*** Opening of QUOTED PASSAGE ***

Glycine-immunoreactive terminals in the rat trigeminal motor nucleus: light- and electron-microscopic analysis of their relationships with motoneurones and with GABA-immunoreactive terminals

Post-embedding immunolabelling methods were applied to semi-thin and ultrathin resin sections to examine the relationships between glycine- and γ-aminobutyric acid (GABA)-immunoreactive terminals on trigeminal motoneurones, which were identified by the retrograde transport of horseradish peroxidase injected into the jaw-closer muscles. Serial sections were cut through boutons and alternate sections were incubated with antibodies to glycine and GABA. Light-microscopic analysis of semi-thin sections revealed a similar pattern of glycine and GABA-immunoreactive boutons along the motoneurone soma and proximal dendrites, and of immunoreactive cell bodies in the parvocellular reticular and peritrigeminal areas surrounding the motor nucleus. Immunoreactive synaptic terminals on motoneurones were identified on serial ultrathin sections at electron-microscopic level using a quantitative immunogold method. Three populations of immunolabelled boutons were recognized: boutons immunoreactive for glycine alone (32%), boutons immunoreactive for GABA alone (22%), and boutons showing co-existence of glycine and GABA immunoreactivities (46%). Terminals which were immunoreactive for glycine only contained a higher proportion of flattened synaptic vesicles than those which were immunoreactive for GABA only, which contained predominantly spherical vesicles. Terminals which exhibited both immunoreactivities contained a mixture of vesicle types. All three classes of terminal formed axo-dendritic and axo-somatic contacts onto retrogradely labelled motoneurones. A relatively high proportion (25%) of boutons that were immunoreactive for both transmitters formed synapses on somatic spines. However, only GABA-immunoreactive boutons formed the presynaptic elements at axo-axonic contacts: none of these were found to contain glycine immunoreactivity. These data provide ultrastructural evidence for the role of glycine and GABA as inhibitory neurotransmitters at synapses onto jaw-closer motoneurones, but suggest that presynaptic control of transmission at excitatory (glutamatergic) synapses on motoneurones involves GABAergic, but not glycinergic inhibition.

*** Close of QUOTED PASSAGE ***
*** Opening of SUPPLIED ENTRIES ***

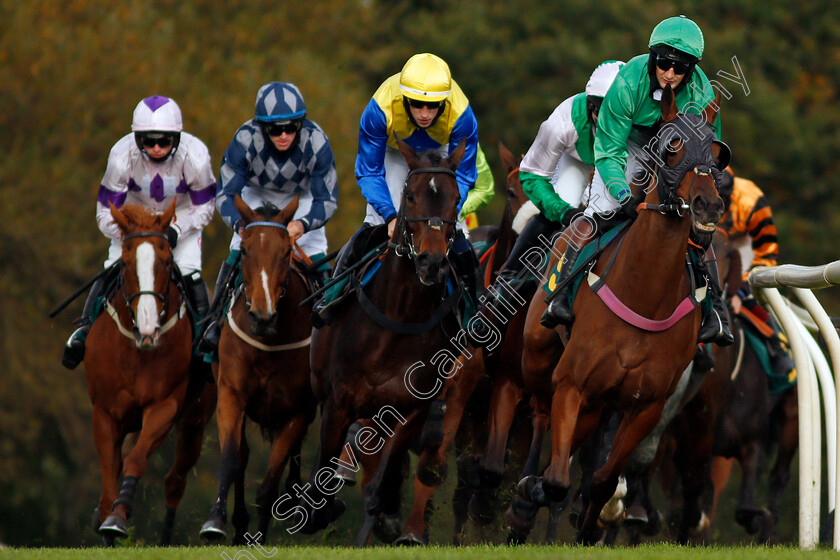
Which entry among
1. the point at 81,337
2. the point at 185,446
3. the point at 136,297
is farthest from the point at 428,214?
the point at 185,446

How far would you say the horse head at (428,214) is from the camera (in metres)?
7.07

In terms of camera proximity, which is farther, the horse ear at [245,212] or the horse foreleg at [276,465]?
the horse foreleg at [276,465]

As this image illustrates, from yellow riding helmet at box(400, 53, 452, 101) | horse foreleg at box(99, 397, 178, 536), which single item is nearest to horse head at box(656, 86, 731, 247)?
yellow riding helmet at box(400, 53, 452, 101)

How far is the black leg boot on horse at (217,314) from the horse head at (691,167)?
317 cm

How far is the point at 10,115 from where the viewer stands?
17.5 meters

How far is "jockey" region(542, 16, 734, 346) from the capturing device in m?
7.18

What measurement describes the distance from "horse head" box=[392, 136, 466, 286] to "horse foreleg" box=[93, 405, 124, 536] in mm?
2423

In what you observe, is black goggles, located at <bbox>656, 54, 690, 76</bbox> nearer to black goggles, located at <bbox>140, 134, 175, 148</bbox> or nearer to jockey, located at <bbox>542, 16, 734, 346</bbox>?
jockey, located at <bbox>542, 16, 734, 346</bbox>

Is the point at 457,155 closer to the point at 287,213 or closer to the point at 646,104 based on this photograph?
the point at 646,104

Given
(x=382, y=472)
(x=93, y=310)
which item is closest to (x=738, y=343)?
(x=382, y=472)

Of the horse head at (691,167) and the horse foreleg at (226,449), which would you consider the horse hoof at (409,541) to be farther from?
the horse head at (691,167)

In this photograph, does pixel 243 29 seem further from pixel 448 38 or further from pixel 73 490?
pixel 73 490

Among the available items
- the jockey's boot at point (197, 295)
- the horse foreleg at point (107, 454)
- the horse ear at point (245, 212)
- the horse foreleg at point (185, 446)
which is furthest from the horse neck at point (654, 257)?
the horse foreleg at point (185, 446)

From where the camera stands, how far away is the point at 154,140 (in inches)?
364
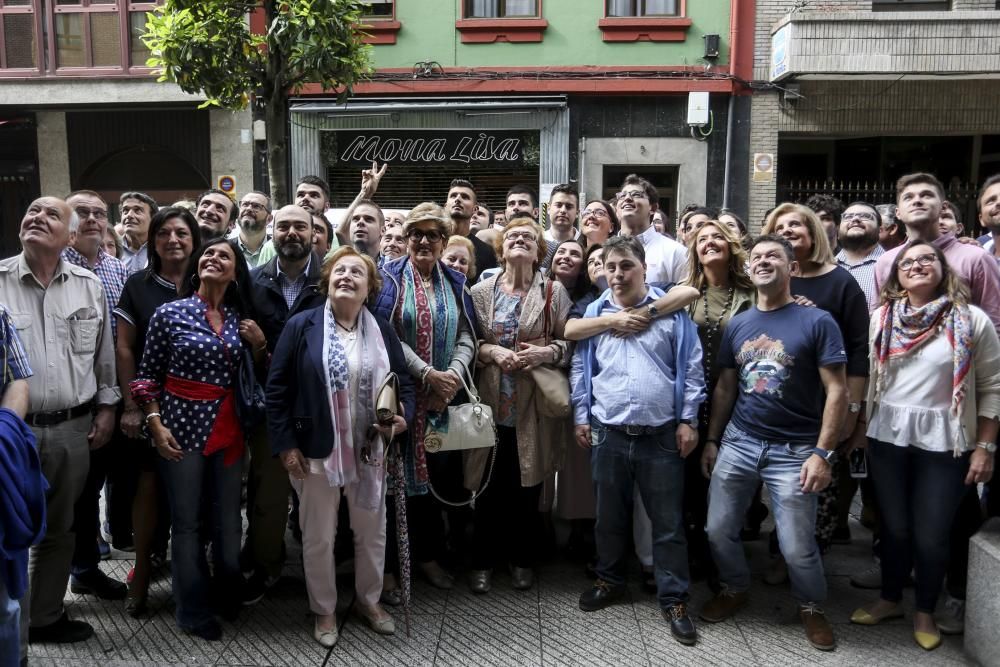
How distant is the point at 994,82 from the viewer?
12.3 metres

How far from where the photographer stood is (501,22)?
12.7 metres

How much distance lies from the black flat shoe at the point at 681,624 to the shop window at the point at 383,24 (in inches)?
449

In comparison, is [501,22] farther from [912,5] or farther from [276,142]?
[912,5]

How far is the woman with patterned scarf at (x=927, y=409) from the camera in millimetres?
3564

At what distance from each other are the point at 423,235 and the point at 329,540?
5.49 feet

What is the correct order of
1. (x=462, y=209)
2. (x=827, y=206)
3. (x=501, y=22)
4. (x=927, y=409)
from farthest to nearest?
(x=501, y=22) < (x=827, y=206) < (x=462, y=209) < (x=927, y=409)

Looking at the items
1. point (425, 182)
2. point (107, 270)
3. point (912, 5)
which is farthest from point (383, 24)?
point (107, 270)

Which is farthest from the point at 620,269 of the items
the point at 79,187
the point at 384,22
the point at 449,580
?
the point at 79,187

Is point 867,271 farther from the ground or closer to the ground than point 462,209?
closer to the ground

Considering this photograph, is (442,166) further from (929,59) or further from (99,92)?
(929,59)

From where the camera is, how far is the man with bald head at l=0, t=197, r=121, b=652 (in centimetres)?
348

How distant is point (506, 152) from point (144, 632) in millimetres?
10746

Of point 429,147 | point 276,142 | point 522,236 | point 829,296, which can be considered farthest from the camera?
point 429,147

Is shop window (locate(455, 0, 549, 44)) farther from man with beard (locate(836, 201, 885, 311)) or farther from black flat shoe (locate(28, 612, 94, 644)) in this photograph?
black flat shoe (locate(28, 612, 94, 644))
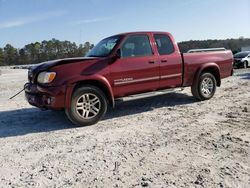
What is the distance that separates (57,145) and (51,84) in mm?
1472

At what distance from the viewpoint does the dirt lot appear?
4.05m

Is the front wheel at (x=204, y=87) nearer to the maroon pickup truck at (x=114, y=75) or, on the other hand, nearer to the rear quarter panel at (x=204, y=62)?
the maroon pickup truck at (x=114, y=75)

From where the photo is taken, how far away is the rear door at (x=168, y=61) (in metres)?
8.02

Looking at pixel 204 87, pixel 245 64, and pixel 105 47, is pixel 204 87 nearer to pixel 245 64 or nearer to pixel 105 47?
pixel 105 47

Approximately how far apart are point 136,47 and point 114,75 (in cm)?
102

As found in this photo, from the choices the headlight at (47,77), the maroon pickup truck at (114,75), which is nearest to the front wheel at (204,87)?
the maroon pickup truck at (114,75)

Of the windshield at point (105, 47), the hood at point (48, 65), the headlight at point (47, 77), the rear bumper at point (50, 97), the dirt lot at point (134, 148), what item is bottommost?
the dirt lot at point (134, 148)

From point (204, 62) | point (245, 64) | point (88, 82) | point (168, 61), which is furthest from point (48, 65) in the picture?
point (245, 64)

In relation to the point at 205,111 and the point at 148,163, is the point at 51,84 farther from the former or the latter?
the point at 205,111

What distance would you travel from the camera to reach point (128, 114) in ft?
25.5

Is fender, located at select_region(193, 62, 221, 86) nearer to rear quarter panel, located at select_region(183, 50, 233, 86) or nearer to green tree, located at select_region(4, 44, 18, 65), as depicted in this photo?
rear quarter panel, located at select_region(183, 50, 233, 86)

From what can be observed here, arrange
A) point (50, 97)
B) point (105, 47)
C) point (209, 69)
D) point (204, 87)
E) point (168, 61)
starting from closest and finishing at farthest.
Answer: point (50, 97) < point (105, 47) < point (168, 61) < point (204, 87) < point (209, 69)

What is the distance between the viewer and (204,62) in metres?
8.99

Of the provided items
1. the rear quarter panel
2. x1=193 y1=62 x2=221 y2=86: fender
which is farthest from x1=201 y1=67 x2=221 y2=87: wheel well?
the rear quarter panel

*** Close of SUPPLIED ENTRIES ***

* [WHAT THIS TASK INVOLVES] In the abstract on glycine-immunoreactive terminals in the rat trigeminal motor nucleus, what percentage of the immunolabelled boutons showed co-existence of glycine and GABA immunoreactivities?

* [WRITTEN ANSWER] 46%